# [Short exercise]
Which kanji characters appear in the post on learning kanji, and what English meaning does it attach to each?

# [Passage shown]
2. WaniKani. Good course but i don't like app and price too high. But you can try free lessons.
3. Kanji Study. I really like this app. For me it's the best. And price free for N5 and for higher just 8usd. No ads in free version. https://play.google.com/store/apps/details?id=com.mindtwisted.kanjistudy
2017年7月8日
I started with learning vocabulary and went through a 700 word list based on JLPT N5. It included both kana and kanji cards. I wasn't too interested in reading at the time (was more interested in listening), so this suited me. Then I decided I needed to read Japanese to learn and thus Kanji became necessary.
I having a lot of luck with a method based on breaking the Kanji into pieces and then remembering each character as sort of a combination of its pieces. This is based on the method used in the Remembering the Kanji books, although I'm not using those books. Before I did this, the words that I "knew" the Kanji for, I basically only recognized vague shapes like lots of lines, especially horizontal lines with a box. After using this method, a Kanji becomes something like bird 鳥 + mountain 山 = island 島. This is much easier to learn than a collection of random lines. For instance, I think of it as birds rest on islands which are really just mountains partially under the sea. I've been trying to use the actual meanings for the parts, but it almost doesn't matter. What really matters is that you can recognize sub-pieces and reuse them. I'm trying to learn them in frequency order except learning parts before wholes. A lot of Kanji are used as part of another Kanji. I just started 7 days ago and I've gone through about 500 Kanji so far. I'll still need to review them a bunch of times before I really know them, but it has been much easier than I expected. I'm only trying to learn to recognize the Kanji and remember the meaning. It is probably much more difficult if you want to be able to right them as well, but I only plan to type them using hiragana input. If you want to follow this approach, check out the site koohii.

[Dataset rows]

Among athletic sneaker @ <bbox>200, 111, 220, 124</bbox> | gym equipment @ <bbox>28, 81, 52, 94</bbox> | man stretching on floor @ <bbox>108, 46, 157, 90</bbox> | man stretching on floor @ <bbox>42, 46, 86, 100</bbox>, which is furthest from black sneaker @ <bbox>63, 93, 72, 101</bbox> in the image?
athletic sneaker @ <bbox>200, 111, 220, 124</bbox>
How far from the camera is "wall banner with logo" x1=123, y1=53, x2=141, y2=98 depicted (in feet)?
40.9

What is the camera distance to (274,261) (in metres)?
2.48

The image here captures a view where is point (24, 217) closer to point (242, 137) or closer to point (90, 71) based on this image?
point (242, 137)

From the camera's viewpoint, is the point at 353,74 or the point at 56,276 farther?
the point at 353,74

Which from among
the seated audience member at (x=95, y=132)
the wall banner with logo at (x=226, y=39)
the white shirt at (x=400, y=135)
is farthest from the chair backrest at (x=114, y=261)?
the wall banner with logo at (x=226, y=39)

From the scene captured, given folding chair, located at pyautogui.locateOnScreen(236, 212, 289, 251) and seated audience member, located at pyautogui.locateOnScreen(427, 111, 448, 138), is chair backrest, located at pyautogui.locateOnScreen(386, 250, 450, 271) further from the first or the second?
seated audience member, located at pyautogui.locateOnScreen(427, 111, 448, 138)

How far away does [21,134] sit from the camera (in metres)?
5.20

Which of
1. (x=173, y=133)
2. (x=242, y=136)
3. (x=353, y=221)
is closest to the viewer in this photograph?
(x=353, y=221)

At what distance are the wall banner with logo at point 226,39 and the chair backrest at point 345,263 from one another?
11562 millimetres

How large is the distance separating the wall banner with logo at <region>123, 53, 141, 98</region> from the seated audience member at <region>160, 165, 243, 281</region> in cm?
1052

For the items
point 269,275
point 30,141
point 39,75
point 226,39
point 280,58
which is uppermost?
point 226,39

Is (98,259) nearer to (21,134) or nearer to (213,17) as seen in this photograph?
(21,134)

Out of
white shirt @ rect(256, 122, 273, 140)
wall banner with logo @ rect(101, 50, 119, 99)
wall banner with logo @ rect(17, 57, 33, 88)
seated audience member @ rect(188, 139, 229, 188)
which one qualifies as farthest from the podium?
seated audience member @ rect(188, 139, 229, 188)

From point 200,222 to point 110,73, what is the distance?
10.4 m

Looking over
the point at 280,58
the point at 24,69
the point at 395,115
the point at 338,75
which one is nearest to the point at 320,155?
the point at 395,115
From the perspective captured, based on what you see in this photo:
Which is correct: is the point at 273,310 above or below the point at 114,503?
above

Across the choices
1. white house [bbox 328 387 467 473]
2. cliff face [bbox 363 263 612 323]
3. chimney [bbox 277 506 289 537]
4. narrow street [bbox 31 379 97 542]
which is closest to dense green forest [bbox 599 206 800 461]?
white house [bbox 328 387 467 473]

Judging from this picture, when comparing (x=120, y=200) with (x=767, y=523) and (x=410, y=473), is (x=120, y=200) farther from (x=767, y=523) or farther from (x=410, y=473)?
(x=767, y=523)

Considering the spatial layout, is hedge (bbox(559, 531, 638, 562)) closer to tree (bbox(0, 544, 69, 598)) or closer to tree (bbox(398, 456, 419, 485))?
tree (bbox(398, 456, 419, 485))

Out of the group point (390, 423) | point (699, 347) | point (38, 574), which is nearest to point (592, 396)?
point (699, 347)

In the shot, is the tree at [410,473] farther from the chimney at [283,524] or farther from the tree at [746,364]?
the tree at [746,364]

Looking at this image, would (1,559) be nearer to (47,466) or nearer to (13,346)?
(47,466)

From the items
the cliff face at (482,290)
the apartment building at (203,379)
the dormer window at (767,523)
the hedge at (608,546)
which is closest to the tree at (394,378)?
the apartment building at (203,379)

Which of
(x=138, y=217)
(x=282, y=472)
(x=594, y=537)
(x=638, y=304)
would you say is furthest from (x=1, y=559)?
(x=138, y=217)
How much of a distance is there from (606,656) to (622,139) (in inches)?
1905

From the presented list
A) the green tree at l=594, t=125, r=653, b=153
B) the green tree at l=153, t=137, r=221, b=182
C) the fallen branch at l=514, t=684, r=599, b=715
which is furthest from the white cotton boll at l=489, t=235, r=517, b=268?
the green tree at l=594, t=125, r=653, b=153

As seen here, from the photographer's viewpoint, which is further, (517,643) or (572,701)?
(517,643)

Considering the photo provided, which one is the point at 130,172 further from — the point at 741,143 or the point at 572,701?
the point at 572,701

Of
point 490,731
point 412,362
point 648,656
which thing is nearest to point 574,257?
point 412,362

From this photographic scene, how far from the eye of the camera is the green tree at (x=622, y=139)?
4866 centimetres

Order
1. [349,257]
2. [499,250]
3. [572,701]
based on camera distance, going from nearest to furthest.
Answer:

---

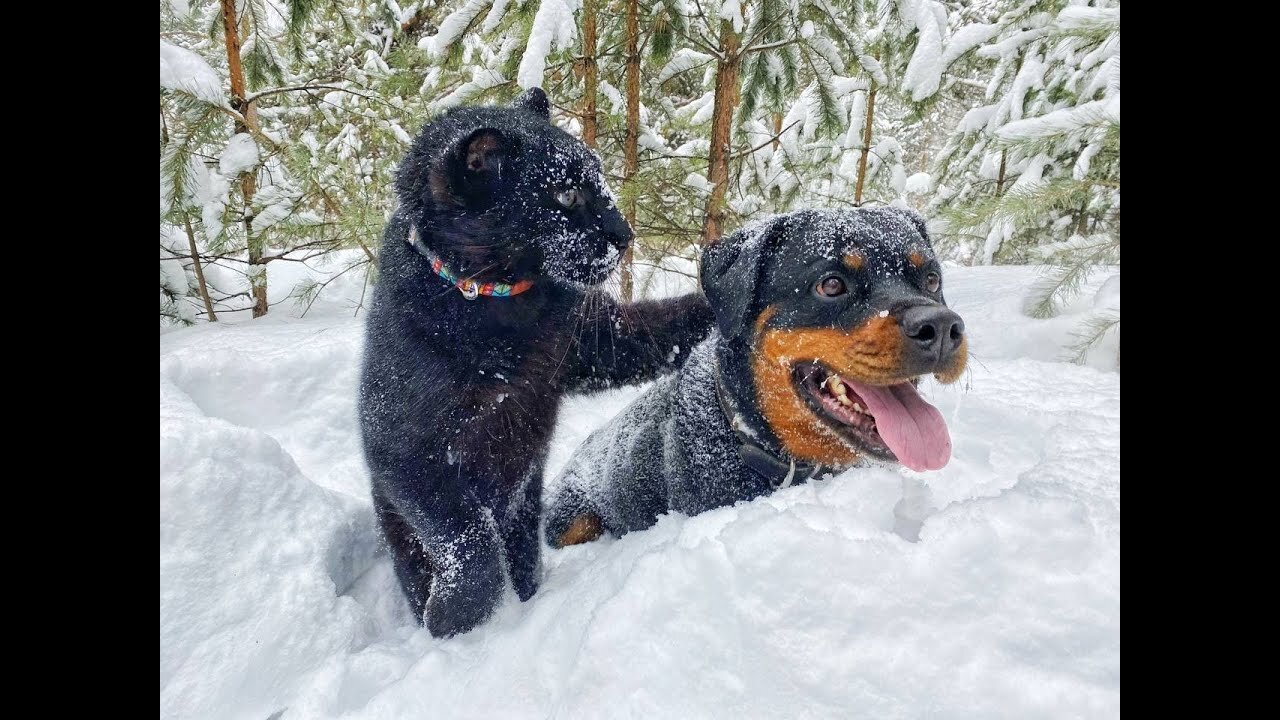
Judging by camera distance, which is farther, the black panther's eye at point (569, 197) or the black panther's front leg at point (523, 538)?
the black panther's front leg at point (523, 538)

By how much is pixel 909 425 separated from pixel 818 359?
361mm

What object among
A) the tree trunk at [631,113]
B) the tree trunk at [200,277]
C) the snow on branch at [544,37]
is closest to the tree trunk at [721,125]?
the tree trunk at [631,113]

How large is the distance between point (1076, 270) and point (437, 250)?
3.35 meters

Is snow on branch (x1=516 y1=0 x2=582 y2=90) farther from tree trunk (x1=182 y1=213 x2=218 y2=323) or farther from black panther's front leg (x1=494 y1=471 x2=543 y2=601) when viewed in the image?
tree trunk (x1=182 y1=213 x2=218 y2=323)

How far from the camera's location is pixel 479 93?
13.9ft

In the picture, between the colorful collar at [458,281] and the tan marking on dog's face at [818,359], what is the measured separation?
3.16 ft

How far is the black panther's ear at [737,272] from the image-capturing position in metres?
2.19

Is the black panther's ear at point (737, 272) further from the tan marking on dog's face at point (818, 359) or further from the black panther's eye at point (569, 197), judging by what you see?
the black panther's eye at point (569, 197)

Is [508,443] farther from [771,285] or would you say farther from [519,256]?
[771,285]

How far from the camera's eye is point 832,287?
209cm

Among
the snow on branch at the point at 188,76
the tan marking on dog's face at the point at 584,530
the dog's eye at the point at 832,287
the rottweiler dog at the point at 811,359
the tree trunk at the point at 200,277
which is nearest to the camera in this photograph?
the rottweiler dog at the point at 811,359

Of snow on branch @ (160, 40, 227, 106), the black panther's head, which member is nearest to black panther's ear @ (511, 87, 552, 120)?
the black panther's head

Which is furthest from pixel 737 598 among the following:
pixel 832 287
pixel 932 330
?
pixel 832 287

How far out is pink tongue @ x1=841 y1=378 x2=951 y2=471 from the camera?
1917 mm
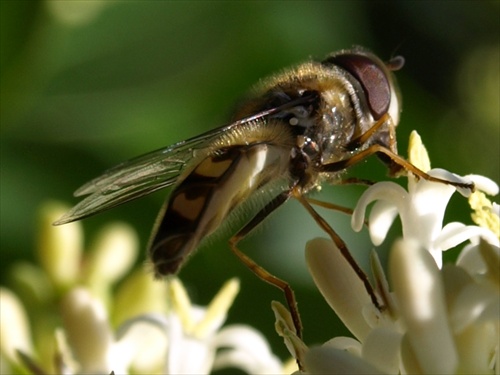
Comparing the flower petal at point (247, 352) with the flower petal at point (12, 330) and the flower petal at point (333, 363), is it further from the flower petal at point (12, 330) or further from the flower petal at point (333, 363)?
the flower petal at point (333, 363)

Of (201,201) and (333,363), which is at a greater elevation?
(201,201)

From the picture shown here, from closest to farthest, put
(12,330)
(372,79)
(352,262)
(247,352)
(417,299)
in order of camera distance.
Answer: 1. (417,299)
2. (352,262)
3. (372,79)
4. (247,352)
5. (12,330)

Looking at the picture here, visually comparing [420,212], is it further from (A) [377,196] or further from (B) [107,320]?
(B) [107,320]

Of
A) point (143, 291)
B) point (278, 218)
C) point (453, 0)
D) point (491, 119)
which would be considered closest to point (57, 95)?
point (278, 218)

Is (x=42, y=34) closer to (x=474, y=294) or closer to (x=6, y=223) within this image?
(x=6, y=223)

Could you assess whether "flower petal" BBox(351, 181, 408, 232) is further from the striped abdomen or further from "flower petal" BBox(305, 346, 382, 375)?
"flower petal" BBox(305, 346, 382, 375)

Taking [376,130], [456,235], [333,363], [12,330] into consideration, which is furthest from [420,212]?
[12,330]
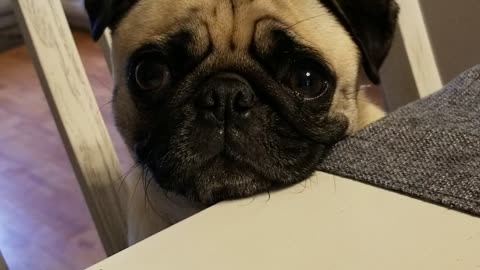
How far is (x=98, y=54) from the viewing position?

# [Correct answer]
鳥: bird
山: mountain
島: island